Text shown

———

30 spies dead after Iran cracked CIA comms network - new_guy
https://www.theregister.co.uk/2018/11/02/iran_cracked_cia_google/
======
Arnt
This might get a little longwinded. Sorry.

The following is from
[http://www.salon.com/2015/09/26/how_to_explain_the_kgbs_amaz...](http://www.salon.com/2015/09/26/how_to_explain_the_kgbs_amazing_success_identifying_cia_agents_in_the_field/)
and describes the way the Russians implemented SELECT * WHERE CIA FROM
EMBASSY_EMPLOYEES: "differences in the way agency officers undercover as
diplomats were treated from genuine foreign service officers (FSOs). The pay
scale at entry was much higher for a CIA officer; after three to four years
abroad a genuine FSO could return home, whereas an agency employee could not;
real FSOs had to be recruited between the ages of 21 and 31, whereas this did
not apply to an agency officer; only real FSOs had to attend the Institute of
Foreign Service for three months before entering the service; naturalized
Americans could not become FSOs for at least nine years but they could become
agency employees; when agency officers returned home, they did not normally
appear in State Department listings; should they appear they were classified
as research and planning, research and intelligence, consular or chancery for
security affairs; unlike FSOs, agency officers could change their place of
work for no apparent reason; their published biographies contained obvious
gaps; agency officers could be relocated within the country to which they were
posted, FSOs were not; agency officers usually had more than one working
foreign language; their cover was usually as a “political” or “consular”

———

Collected data
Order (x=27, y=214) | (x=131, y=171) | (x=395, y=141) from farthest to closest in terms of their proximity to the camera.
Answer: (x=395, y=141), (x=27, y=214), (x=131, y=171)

———

Your goal
In the forum thread about Iran cracking a CIA communications network, what age range were genuine foreign service officers required to be recruited within?

Task response
Between the ages of 21 and 31.